━━ GECITEERDE TEKST

Recensie: Joseph Conrad - De zee, een spiegel

Hoe fraai en beeldend ook, en hoe respectvol en nederig Joseph Conrad (1857-1924) over de zee schrijft, er gaat niets boven zijn beschrijving van hoe hij het leven aan wal beleefde. In hoofdstuk 14 van De zee, een spiegel, de vertaling van The Mirror of the Sea (uit 1906), is hij in Amsterdam aangeland. Steeds meer tegen heug en meug, want de lading voor het schip waar hij de verantwoordelijkheid voor draagt komt almaar niet uit het Nederlandse binnenland te voorschijn. Het is een barre winter, alles is bevroren en ondergesneeuwd. De inkt bevriest in de pot – lastig voor een schrijver in die tijd. Vervoer is niet mogelijk, hij moet wachten op zijn cargo. Dagen, dagen, dagen. IJskoud Amsterdam laat hem ijskoud in de steek.

Joseph Conrad – in Polen geboren, later Engelsman geworden – heeft twintig jaar gevaren. Hij wist het te schoppen tot gezagvoerder, maar in het boek heeft hij vooral dienende rollen. Prachtige passages wijdt hij aan de kapiteins onder wie hij diende. Mannen van stavast, maar met kronkels en eigenaardigheden ook. Zonder uitzondering. Eenzaamheid, weemoed en drank, karakters die koppiger waren dan menige storm – kapiteins waren geplaagde mannen. Zwijgers ook.

Conrad is de schrijver van Heart of darkness, Nostromo, The Secret Agent, Lord Jim, maar ook van maritieme werken. Zoals De zee, een spiegel. Zijn memoires aan de zee.

━━━━

> [JE OPDRACHTEN]:
1. Geef letterlijk het stuk uit de recensie dat begint bij de woorden "Joseph Conrad –" en stopt na "aan de zee.".
2. Klopt elk van deze beweringen volgens de recensie? (a) Conrad is in Polen geboren. (b) Conrad heeft dertig jaar gevaren. (c) The Mirror of the Sea komt uit 1906. Antwoord steeds met ja of nee en citeer letterlijk de woorden uit de recensie die de doorslag geven.

━━ RIJEN GEGEVENS

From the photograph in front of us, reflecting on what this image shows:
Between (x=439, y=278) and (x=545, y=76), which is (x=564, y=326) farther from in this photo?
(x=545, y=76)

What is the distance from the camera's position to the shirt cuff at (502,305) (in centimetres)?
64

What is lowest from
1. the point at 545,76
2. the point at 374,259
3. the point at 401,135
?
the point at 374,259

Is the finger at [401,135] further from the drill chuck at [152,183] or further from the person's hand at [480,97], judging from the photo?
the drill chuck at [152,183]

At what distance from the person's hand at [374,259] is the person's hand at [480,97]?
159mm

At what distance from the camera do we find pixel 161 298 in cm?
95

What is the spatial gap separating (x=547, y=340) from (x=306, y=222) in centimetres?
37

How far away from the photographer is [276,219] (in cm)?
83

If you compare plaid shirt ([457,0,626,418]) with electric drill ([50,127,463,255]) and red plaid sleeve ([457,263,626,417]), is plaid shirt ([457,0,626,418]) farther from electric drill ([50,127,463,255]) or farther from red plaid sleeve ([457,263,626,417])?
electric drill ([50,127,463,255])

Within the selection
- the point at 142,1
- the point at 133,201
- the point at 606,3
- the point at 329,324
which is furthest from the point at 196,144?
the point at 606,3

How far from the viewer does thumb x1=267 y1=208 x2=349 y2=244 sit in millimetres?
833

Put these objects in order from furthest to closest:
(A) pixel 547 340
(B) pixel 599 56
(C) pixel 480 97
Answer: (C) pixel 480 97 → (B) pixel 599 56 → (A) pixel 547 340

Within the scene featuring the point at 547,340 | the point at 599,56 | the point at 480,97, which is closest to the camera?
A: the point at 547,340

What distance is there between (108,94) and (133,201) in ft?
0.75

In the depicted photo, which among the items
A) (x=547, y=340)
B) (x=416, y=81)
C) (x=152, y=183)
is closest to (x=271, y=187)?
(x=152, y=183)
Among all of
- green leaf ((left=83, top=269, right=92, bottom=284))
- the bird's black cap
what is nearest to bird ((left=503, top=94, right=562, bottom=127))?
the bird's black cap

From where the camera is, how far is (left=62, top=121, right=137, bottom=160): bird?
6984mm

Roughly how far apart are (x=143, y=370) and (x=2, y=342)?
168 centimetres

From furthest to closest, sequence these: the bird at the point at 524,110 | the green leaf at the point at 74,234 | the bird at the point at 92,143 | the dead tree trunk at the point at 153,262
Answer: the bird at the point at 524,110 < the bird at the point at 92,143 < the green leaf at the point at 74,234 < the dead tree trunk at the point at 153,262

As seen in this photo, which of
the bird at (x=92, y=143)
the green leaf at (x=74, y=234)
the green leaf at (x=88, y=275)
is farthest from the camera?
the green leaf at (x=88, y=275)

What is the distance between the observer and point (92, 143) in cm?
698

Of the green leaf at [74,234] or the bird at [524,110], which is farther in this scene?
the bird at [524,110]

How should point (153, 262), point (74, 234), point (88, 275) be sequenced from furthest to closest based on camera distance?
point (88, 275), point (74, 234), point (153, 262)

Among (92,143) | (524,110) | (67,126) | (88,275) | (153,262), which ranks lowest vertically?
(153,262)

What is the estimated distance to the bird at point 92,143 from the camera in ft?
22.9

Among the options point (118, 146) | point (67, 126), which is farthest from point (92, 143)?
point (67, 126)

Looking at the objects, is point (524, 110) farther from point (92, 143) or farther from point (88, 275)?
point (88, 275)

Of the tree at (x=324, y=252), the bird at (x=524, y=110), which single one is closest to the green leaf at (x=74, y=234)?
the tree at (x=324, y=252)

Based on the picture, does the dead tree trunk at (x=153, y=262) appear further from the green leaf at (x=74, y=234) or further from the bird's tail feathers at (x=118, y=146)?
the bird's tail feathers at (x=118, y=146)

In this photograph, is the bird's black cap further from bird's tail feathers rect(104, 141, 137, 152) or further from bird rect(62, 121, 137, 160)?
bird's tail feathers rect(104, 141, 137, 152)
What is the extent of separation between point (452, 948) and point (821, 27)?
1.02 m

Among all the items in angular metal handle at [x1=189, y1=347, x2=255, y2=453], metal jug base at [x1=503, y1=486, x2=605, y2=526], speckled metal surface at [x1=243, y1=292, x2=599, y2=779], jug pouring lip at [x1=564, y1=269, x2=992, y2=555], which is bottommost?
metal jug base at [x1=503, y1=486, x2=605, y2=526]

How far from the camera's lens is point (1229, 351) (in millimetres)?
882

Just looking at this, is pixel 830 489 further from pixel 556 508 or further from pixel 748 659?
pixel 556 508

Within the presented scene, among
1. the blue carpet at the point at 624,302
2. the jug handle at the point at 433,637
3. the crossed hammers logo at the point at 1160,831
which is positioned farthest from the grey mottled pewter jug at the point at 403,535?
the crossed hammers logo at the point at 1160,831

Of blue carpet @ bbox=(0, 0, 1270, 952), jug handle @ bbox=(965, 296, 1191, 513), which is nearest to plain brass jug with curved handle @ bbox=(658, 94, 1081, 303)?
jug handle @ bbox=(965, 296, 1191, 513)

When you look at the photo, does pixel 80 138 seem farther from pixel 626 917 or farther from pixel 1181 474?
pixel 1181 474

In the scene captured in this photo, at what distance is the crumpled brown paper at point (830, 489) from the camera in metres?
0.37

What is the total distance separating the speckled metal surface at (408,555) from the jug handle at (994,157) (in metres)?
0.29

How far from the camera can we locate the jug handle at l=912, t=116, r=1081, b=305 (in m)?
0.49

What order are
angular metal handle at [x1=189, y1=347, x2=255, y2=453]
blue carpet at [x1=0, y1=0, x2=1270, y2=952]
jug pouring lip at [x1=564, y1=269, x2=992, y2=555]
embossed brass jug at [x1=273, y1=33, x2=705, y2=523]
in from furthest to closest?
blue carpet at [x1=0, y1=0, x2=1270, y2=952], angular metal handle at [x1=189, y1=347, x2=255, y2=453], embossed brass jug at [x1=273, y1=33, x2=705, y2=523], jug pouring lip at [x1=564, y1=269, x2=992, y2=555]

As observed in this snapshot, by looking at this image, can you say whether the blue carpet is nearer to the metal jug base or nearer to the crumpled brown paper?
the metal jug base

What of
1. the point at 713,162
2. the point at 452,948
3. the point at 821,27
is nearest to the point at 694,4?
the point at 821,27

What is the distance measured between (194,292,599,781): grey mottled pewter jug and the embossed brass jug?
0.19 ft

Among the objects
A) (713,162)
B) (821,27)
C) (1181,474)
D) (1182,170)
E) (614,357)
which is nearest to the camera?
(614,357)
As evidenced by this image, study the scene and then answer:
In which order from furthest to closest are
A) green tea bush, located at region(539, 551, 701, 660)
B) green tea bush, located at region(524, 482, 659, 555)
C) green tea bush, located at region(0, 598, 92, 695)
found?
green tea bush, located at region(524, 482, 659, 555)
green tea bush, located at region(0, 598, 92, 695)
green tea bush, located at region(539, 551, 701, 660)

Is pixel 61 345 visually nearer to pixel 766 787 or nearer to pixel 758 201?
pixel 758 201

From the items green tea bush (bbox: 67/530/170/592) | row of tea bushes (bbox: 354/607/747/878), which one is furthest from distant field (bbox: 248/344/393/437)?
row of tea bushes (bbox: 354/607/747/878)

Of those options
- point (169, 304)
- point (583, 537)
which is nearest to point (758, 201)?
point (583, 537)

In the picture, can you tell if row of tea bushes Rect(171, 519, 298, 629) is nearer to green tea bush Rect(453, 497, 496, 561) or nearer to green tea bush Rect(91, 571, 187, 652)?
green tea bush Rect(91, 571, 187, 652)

━━━━

> [ANTWOORDEN BIJ OEFENING]:
1.
Joseph Conrad – in Polen geboren, later Engelsman geworden – heeft twintig jaar gevaren. Hij wist het te schoppen tot gezagvoerder, maar in het boek heeft hij vooral dienende rollen. Prachtige passages wijdt hij aan de kapiteins onder wie hij diende. Mannen van stavast, maar met kronkels en eigenaardigheden ook. Zonder uitzondering. Eenzaamheid, weemoed en drank, karakters die koppiger waren dan menige storm – kapiteins waren geplaagde mannen. Zwijgers ook.

Conrad is de schrijver van Heart of darkness, Nostromo, The Secret Agent, Lord Jim, maar ook van maritieme werken. Zoals De zee, een spiegel. Zijn memoires aan de zee.

2.
(a) Ja: "in Polen geboren, later Engelsman geworden"
(b) Nee: "heeft twintig jaar gevaren"
(c) Ja: "The Mirror of the Sea (uit 1906)"